Annemle yaşadıklarım, babamın edebiyata ilgisi ve hatrı sayılır kadar öğretmen tavsiyesi kitaplarımın yanı sıra elbette lise öğrenimim bana yeni tecrübelere de kapı açtı.

Âşık olmak, Kızılay’da kendim ve arkadaşlarımla vakit geçirebilecek kadar büyümek, Tunalı’da kuğu izlemek, güvercin yemi alabileceğim yerler keşfetmek ve üniversite sınavına hazırlanmak… Tüm bunlar belki bir bakanlığın herkese sunduğu hazır paket müfredatlardan değil. Fakat inanın tüm bunlar bir cümlede lise kelimesi geçince, öğrenim diyince benim aklıma gelen tek örnekler. 

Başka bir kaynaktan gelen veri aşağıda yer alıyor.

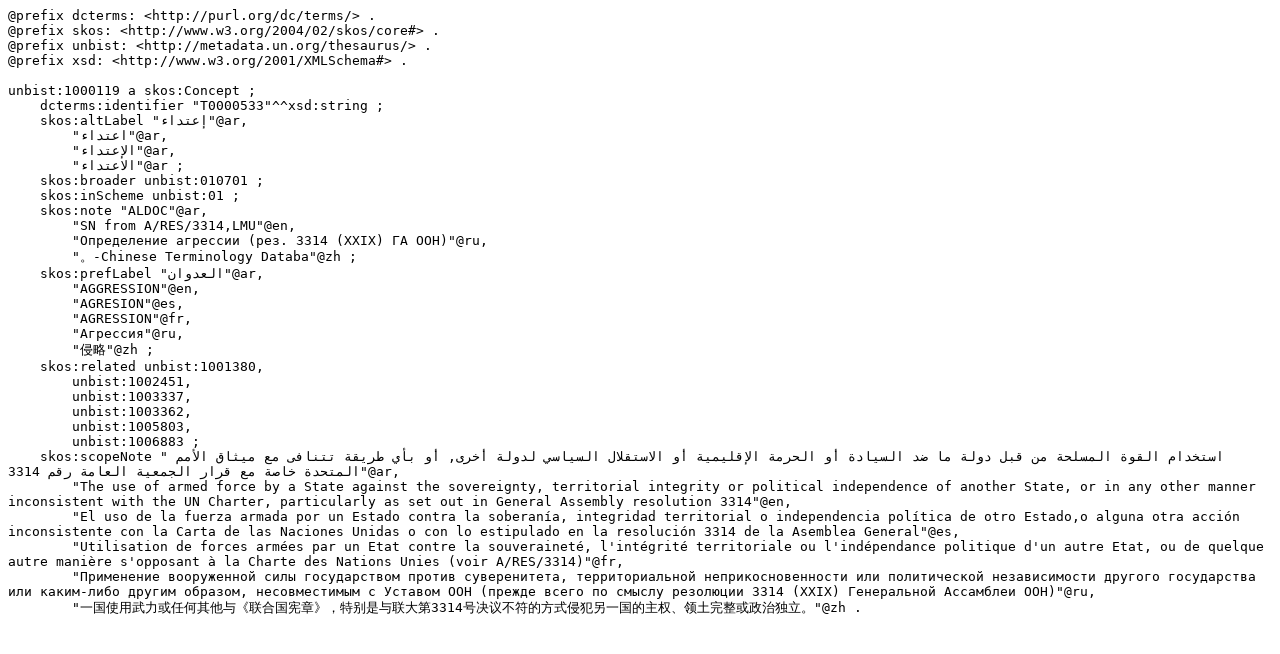

--- FILE ---
content_type: text/turtle; charset=utf-8
request_url: https://metadata.un.org/thesaurus/1000119.ttl
body_size: 2741
content:
@prefix dcterms: <http://purl.org/dc/terms/> .
@prefix skos: <http://www.w3.org/2004/02/skos/core#> .
@prefix unbist: <http://metadata.un.org/thesaurus/> .
@prefix xsd: <http://www.w3.org/2001/XMLSchema#> .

Soru başka olsaydı, ortaokul öğrenimim böyle değildi mesela. Ortaokulda çoğunu hatırlamadığım derslere can sıkıntısından zaman ayırıyordum. İlkokulda çok tembeldim ve türkçe derslerim yüzünden babamla aram bozuktu. 

Fakat lise, lise öğrenimim benim için çok keyifli ve dolu dolu geçti. 


Hayatımın geri kalanını,

Sabah kalkmak kadar sevdiğim yazmakla,

Birkaç kötü şiir karaladığım kız arkadaşlarımı hatırlamak,

Ve babam daha genç, sarışın ve yeteri kadar sinirliyken kavga edebildiğimi anımsamakla,

Geçireceğimi, geçirebileceğimi fark etmek beni çok mutlu ediyor.

Bunlar beni fil dişinden kulelere erdirmese de inanıyorum ki istesem de inşaa edemeyeceğim duygular verecek.


Tüm bunlara ek olarak yarışmanın konusunu lise öğrenimi bağlamından çıkarttığımı düşünmediğimi de söylemek isterim. Sanki 8 yıldır fiil çekimleri görmesem, biraz matematikten zorlanmasam ve edebiyat dersinde bayıla bayıla uyumamak için çaba sarfetmesem çoğu tecrübem böylesine anlam kazanmazdı gibi geliyor.

Kendimi tanıdığım, boyumun uzadığı, sıralarda uzun uzun oturmayı öğrendiğim ve tüm bunlara ek derslerimi de layıkıyla tamamlamaya çalıştığım bu dönemler lise öğreniminin ta kendisiydi.

Hayatıma vazgeçilmez neler katacak tahmin edemiyorum fakat, öğretmenlerim, komik aşklarım ve her alındığım akşam, bakışımı, nakışımı, gülüşümü değiştirdi.

Siz de bitmek üzere bu öğrenimimde güzel bir anı olarak kalacaksınız. Çok teşekkür ederim. Sağ olun, var olun. Gergin her kağıdın böyle bir vedaya ihtiyacı var.